Gibbs sampling draws posterior samples from the abundance model. It is mutually exclusive with bootstrapping.

Terminal window
salmon quant -i salmon_index -l A \
-1 r1.fq.gz -2 r2.fq.gz -p 16 \
--numGibbsSamples 100 \
--thinningFactor 16 \
-o out

Replicates are written to aux_info/bootstrap/:

  • names.tsv.gz — the transcript names, in index order.
  • bootstraps.gz — the replicate abundances as raw little-endian f64s (n_replicates × num_transcripts, contiguous).

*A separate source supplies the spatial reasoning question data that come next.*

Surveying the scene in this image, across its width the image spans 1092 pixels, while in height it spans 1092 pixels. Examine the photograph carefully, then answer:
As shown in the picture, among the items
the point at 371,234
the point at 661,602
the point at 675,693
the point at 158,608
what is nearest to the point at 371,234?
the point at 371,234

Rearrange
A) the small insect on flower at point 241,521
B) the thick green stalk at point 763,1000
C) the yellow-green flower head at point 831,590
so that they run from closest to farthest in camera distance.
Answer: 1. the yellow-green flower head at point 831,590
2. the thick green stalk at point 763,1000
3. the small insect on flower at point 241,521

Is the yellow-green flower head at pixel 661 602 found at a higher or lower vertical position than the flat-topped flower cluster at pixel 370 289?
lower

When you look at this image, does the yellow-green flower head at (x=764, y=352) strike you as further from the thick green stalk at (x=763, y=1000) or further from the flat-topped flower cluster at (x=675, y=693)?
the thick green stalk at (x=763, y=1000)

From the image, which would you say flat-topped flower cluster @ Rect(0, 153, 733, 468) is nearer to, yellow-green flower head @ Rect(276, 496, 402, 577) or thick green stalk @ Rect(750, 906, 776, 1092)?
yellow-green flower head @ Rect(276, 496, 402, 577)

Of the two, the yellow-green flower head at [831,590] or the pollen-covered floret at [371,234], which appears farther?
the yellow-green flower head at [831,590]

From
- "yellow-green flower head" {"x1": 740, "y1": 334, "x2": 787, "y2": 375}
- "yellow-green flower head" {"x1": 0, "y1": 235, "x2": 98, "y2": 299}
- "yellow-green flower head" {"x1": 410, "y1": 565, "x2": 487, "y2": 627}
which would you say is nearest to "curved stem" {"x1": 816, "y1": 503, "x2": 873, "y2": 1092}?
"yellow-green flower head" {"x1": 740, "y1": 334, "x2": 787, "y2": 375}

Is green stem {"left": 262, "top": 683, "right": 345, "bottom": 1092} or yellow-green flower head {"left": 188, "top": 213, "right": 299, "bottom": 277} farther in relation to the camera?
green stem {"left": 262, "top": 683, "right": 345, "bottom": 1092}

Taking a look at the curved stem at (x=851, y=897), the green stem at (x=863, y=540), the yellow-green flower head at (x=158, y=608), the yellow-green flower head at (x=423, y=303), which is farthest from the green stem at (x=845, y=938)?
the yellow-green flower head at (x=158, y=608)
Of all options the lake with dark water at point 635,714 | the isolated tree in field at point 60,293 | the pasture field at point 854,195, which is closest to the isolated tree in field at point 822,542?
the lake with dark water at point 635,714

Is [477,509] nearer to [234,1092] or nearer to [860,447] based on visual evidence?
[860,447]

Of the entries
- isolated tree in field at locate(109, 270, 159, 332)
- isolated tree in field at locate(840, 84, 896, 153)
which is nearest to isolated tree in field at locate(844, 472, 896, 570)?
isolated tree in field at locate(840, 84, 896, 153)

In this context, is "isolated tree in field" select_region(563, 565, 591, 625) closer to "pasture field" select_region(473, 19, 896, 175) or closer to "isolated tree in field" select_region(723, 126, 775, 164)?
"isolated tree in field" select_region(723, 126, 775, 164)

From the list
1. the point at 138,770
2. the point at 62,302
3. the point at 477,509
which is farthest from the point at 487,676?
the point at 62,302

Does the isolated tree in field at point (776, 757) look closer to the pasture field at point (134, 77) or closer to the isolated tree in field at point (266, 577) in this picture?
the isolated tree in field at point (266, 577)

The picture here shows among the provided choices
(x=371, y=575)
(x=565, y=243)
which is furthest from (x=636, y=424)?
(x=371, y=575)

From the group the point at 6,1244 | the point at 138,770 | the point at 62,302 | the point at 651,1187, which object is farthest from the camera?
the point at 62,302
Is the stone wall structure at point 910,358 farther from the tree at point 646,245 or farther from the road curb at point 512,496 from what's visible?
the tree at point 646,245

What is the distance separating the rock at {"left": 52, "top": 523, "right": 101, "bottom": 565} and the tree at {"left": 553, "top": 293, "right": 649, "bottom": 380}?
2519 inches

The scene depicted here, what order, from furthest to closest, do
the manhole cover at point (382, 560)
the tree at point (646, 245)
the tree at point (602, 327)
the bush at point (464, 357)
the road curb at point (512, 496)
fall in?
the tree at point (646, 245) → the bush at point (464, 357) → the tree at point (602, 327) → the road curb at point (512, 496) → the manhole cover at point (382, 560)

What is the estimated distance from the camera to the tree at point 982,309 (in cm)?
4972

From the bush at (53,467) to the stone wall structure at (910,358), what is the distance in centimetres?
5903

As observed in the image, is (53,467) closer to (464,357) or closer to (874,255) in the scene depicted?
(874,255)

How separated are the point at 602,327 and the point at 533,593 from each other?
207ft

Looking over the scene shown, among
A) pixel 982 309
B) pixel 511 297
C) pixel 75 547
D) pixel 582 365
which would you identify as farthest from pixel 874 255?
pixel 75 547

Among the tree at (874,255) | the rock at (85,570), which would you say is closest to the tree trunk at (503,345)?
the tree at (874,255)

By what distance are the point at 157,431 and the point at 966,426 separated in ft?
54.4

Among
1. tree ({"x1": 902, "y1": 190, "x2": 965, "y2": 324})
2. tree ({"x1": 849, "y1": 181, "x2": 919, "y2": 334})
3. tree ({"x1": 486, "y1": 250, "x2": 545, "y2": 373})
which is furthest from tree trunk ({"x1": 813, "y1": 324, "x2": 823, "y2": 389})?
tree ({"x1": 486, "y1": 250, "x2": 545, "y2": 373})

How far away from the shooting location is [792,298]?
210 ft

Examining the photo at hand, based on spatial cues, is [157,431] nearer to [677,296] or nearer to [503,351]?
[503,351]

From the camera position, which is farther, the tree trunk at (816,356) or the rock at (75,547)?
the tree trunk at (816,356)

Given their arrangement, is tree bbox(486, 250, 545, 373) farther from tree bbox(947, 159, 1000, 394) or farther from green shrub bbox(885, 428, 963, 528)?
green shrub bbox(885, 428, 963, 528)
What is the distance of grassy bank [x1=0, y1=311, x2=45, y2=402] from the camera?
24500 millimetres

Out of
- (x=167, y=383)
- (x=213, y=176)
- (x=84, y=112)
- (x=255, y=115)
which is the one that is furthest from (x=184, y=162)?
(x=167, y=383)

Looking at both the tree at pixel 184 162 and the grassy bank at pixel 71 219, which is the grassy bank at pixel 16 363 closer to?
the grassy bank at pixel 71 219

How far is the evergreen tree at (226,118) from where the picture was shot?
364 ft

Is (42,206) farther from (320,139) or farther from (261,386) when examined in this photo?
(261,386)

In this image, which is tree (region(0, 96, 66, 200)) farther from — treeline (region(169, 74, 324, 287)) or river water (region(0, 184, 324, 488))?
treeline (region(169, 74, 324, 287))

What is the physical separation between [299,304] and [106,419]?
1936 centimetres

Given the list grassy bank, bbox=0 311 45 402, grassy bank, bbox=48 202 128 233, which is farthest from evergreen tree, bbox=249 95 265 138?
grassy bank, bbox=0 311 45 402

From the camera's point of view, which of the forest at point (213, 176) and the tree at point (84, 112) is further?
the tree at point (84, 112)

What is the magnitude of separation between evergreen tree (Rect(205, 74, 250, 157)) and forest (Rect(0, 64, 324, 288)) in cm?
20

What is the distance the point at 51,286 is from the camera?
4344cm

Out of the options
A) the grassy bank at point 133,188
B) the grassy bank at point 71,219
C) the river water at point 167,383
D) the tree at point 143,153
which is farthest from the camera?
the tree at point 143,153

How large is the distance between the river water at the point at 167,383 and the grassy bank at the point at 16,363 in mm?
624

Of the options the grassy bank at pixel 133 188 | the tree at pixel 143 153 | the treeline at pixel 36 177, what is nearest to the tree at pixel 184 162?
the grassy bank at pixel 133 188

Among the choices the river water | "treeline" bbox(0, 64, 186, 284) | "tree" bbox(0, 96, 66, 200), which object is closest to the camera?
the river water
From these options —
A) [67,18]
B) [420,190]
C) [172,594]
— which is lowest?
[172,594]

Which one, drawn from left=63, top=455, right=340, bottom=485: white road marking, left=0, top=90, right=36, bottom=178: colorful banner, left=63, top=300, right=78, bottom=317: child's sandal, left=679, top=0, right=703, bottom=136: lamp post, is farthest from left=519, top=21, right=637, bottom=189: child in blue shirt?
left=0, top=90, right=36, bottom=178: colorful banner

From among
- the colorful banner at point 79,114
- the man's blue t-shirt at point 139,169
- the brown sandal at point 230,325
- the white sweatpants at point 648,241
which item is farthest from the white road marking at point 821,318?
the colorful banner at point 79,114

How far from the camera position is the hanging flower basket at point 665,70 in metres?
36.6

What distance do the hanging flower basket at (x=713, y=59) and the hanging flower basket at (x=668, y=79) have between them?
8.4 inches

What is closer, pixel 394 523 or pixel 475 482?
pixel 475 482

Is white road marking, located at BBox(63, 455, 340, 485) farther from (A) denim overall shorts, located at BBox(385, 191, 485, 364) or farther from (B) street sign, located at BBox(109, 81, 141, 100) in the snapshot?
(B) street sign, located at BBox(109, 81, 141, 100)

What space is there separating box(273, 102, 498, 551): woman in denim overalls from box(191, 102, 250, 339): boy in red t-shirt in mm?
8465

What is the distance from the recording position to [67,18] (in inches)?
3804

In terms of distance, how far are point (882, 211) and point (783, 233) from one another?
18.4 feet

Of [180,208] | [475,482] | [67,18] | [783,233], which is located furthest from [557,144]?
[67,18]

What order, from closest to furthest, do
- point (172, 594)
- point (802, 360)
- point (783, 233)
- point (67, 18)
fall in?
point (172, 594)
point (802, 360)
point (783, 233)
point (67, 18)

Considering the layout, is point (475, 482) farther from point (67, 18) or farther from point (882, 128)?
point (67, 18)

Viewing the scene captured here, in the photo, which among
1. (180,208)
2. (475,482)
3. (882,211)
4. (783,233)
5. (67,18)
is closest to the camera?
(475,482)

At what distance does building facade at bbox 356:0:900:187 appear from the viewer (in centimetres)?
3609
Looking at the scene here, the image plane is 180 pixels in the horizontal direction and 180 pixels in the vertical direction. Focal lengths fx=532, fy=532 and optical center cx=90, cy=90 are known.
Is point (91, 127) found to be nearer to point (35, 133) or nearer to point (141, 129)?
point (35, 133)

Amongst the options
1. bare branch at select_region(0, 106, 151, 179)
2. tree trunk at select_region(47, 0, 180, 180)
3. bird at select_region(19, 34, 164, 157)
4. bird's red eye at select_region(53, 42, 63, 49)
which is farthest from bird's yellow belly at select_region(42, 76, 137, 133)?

aux_info/meta_info.json records num_bootstraps and samp_type ("bootstrap" or "gibbs"). This is the same format C++ salmon used, so it loads directly in the standard R tools. See the output format specification for the exact byte layout.

library(tximport)
library(fishpond)
# txi$infReps holds the inferential replicate matrices
txi <- tximport("out/quant.sf", type = "salmon", txOut = TRUE)

tximport reads the replicates automatically when they are present; fishpond and swish then use them for differential-expression testing with uncertainty.